The hon. Gentleman’s community should respond positively to the Darzi interim review proposals. There will be more than 100 new GP practices, including up to 900 GPs, nurses and health care assistants in the 25 per cent. of PCTs with the poorest provision. It may well be that the hon. Gentleman’s constituency could benefit from that. New resources will enable PCTs to develop some 150 GP-run health centres, with up to 1,750 GPs and nurses situated in easily accessible locations and offering a range of services to all members of their local population. As a result of last week’s interim review announcement by Lord Darzi and the Secretary of State, the hon.
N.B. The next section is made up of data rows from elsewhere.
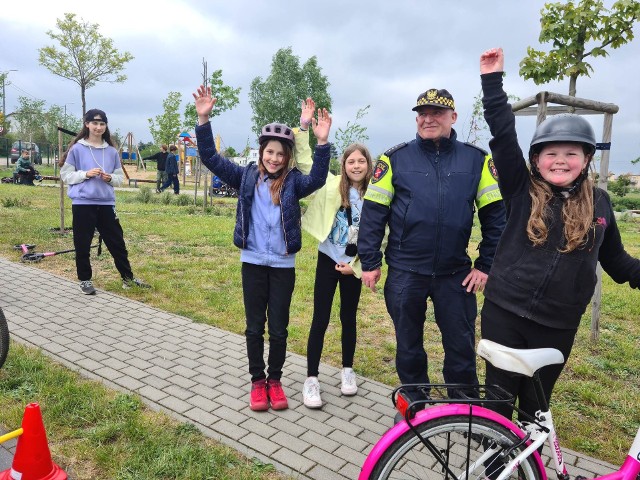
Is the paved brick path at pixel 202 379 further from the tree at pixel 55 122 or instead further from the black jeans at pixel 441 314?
the tree at pixel 55 122

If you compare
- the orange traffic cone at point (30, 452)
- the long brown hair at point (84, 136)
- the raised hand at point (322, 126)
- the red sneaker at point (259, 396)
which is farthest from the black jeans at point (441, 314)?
the long brown hair at point (84, 136)

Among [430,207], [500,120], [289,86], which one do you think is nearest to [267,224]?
[430,207]

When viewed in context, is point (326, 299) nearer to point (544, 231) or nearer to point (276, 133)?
point (276, 133)

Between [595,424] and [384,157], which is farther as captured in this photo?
[595,424]

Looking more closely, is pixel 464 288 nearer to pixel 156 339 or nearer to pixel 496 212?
pixel 496 212

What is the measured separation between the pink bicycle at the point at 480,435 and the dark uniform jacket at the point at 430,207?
0.81m

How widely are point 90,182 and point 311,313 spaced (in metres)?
3.01

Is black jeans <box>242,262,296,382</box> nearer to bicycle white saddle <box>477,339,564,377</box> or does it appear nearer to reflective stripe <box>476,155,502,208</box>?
reflective stripe <box>476,155,502,208</box>

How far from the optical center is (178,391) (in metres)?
3.88

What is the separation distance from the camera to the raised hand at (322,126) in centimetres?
343

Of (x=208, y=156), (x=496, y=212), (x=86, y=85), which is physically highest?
(x=86, y=85)

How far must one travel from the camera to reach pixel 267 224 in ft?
11.8

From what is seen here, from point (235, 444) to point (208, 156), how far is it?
1861mm

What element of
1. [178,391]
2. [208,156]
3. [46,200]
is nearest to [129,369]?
[178,391]
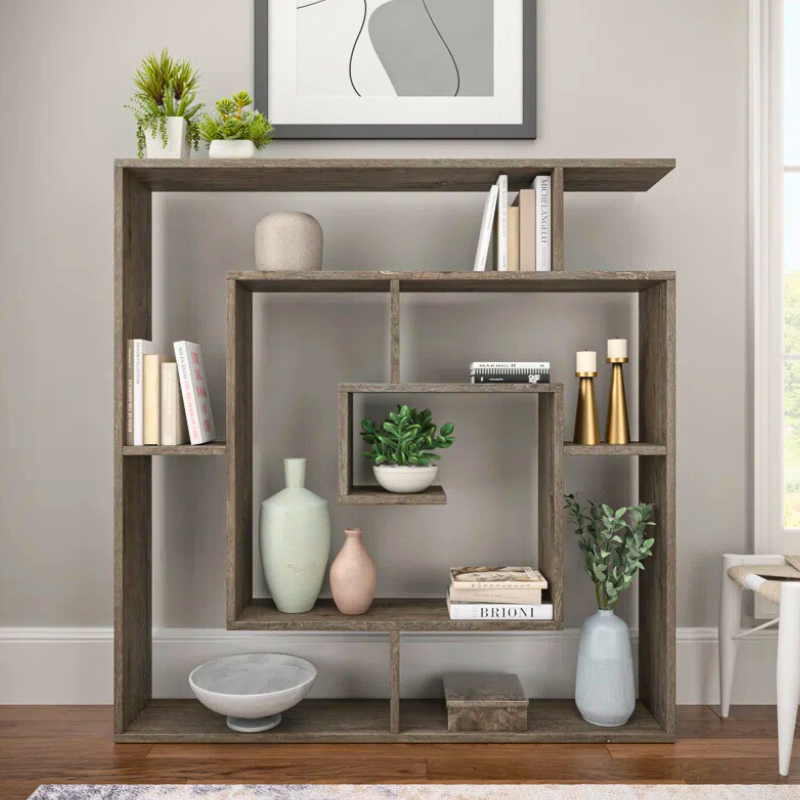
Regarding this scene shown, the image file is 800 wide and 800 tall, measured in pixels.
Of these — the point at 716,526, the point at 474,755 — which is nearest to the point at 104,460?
the point at 474,755

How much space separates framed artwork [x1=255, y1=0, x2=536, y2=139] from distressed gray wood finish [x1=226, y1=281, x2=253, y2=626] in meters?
0.58

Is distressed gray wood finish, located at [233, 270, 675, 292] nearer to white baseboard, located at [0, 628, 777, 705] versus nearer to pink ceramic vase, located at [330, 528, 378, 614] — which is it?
pink ceramic vase, located at [330, 528, 378, 614]

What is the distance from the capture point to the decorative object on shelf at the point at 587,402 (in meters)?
2.00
Gentleman may be able to secure even more resources for primary care for his constituents.
The hon. Gentleman raised valid and legitimate issues, but it is important that we do not allow people to suggest that the health service has not advanced massively. In our vision for transformation, personalisation is the next stage, and the Government will match that with continued and sustained record levels of investment.
Question put and agreed to.
Adjourned accordingly at Two o’clock.